London - The Federal Reserve is increasingly at odds with traders. Even after the second consecutive month of US employment reports came in lower than economist forecasts, some Fed officials reiterated that interest rates may rise this year.
The market response: There’s only a 37% probability of that occurring. Two months ago, the odds were 77 percent, according to futures data compiled by Bloomberg.
With this pullback, traders also reduced the pace at which they think the Fed will raise. By the December 2016 meeting, a 65% chance of two or more rate increases of 0.25 percentage point have been priced in; at the start of this year futures suggested such an outcome was a near certainty.
“There is a massive discrepancy between what the market is pricing and the Fed’s forecasts,” said Alexander Aldinger, a senior government-bond analyst at Bayerische Landesbank in Munich. “We think the market is currently too pessimistic.

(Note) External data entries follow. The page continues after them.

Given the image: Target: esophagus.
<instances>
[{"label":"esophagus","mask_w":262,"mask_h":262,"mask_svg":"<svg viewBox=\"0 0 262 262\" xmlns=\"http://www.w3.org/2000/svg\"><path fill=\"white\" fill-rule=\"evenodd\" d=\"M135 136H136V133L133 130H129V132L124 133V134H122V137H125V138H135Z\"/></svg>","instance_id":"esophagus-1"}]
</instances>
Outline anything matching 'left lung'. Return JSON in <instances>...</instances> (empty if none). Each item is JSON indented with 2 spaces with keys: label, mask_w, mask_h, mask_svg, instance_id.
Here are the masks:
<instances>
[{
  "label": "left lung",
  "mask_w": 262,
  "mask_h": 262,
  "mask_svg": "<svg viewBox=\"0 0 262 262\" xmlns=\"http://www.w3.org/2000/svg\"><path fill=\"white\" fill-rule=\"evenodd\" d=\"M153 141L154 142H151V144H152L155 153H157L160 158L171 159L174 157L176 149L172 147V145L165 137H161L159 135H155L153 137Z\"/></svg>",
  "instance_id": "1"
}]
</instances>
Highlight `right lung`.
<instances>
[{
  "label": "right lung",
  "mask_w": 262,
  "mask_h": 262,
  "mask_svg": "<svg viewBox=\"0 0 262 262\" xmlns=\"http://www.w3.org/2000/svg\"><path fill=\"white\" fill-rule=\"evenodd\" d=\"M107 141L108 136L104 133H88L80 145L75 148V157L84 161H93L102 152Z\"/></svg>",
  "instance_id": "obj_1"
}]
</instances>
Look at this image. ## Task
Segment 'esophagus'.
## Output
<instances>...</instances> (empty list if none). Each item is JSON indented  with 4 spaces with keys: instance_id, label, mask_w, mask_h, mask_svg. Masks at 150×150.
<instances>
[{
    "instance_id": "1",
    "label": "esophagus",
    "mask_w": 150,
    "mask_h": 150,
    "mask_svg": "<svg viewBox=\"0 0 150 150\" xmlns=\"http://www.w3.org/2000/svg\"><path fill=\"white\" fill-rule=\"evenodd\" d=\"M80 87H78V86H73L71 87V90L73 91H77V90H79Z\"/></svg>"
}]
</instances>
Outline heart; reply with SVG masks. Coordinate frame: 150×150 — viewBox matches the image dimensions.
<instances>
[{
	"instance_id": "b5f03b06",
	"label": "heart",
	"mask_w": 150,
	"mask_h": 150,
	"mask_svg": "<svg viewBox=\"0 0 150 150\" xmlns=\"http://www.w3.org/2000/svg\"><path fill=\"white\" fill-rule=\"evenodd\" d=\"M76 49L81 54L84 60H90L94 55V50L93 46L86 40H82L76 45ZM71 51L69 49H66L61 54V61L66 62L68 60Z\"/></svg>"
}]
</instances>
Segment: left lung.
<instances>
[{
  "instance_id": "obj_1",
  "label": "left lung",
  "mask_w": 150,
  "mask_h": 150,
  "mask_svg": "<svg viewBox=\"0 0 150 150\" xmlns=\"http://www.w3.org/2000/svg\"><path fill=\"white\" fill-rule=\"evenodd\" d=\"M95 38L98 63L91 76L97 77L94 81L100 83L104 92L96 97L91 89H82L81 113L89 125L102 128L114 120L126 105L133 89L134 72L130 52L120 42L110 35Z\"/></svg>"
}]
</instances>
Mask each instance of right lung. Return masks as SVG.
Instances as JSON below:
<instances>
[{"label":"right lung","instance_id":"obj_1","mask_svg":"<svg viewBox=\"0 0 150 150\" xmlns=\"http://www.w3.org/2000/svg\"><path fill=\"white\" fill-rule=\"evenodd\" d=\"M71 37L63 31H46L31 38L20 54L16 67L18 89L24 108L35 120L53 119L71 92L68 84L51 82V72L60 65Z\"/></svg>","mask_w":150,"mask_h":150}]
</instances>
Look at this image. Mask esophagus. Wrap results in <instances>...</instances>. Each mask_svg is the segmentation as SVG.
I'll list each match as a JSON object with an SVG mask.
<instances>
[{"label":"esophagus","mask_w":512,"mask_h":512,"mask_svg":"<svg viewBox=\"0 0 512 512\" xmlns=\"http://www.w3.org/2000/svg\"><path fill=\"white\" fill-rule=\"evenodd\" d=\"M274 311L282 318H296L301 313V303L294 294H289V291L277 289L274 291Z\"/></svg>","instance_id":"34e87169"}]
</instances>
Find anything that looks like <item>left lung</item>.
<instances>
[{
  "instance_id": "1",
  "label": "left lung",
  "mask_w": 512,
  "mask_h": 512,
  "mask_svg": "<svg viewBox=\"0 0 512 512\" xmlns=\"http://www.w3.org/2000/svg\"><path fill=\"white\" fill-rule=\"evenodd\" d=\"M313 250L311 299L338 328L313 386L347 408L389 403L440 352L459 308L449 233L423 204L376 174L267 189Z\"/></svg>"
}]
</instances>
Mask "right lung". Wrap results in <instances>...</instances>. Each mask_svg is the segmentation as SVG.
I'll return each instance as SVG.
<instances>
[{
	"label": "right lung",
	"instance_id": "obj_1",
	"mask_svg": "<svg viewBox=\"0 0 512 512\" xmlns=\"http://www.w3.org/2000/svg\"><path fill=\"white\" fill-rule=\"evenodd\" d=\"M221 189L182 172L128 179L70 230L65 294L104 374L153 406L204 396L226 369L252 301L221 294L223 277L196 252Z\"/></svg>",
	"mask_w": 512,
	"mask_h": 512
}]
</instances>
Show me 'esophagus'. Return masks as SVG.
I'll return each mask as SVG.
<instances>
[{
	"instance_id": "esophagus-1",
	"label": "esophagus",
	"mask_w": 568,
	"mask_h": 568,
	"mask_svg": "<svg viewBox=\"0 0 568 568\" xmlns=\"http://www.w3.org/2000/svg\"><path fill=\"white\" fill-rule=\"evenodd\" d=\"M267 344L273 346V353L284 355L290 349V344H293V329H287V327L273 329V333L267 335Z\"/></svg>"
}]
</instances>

We only look for a soft path in the US, which should not derail a rate hike in December. It is more likely that the Fed will hike once this year and then allow for a longer pause until the end of the first half of 2016.”
Since officials of the US central bank held off raising rates in September, citing international risks to the economy and global market turmoil, traders pulled back their expectations for when the Fed will move as US growth also seemed to be losing momentum.
Peter Fisher, senior director of the BlackRock Investment Institute, said last week that the last jobs data had reinforced a question in his mind - whether the Fed had missed its window?
Nonetheless, San Francisco Fed President John Williams said Tuesday that “it still makes sense to raise rates this year.” He acknowledged that the markets aren’t completely on board with the Fed on timing of liftoff but “we have to make the right decision no matter what.”
Further ahead, the majority of Fed policy makers suggested in September that their targeted Fed funds rate will be above 0.75% by the end of 2016, according to the “dot plot” - a set of projections from members of the Federal Open Market Committee that include forecasts of where each official thinks the Fed should have it’s benchmark rate at any given time. Futures indicate there is only a 35% probability of such an outcome.
At start of year, those odds were about 97%.
This dot plot from the September 17 meeting continued the trend of the previous two quarterly forecasts moving lower, suggesting policy makers were moving closer to market-based measures that indicate a more gradual ascent and lower ending point on the path to higher rates.